I recently spoke to an outbound JET and was reminded of my own experience on the program (Mie-ken, 2000-2002). I gave him some tips on learning the language and then realized that my advice might be useful to other JETs as well. I hope that by publishing this advice I can help participants on the JET program make progress in their study of the language.

My main advice is:

  1. Hire a professional Japanese teacher
  2. Use a flashcard program

Additionally I recommend:

  1. Passing a proficiency exam
  2. Trying Remembering the Kanji

The rest of this article explains how these points have helped me in my own studies of the language, both while in Japan and after.

Hire a Professional Japanese Teacher

When I arrived in Japan I did not know Japanese. I also did not know how to learn Japanese.

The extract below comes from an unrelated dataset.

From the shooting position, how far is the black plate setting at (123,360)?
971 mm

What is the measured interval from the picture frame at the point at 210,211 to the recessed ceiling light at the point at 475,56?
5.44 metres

My fellow Assistant Language Teachers (ALTs) recommended that I self study with a textbook between classes that I was teaching. They also placed a premium on learning kanji, and used the number of kanji someone knew as a yardstick for their overall proficiency with the language.

I followed this advice for about a year and then signed up for an intensive three week class at a Japanese school. Before classes began I took a placement exam and was placed in the beginner class. This placement bothered me, though, because I had been self studying for a year. Shouldn’t I at least be in the intermediate class? When I mentioned this to my teacher she invited me to discuss it with her – in Japanese.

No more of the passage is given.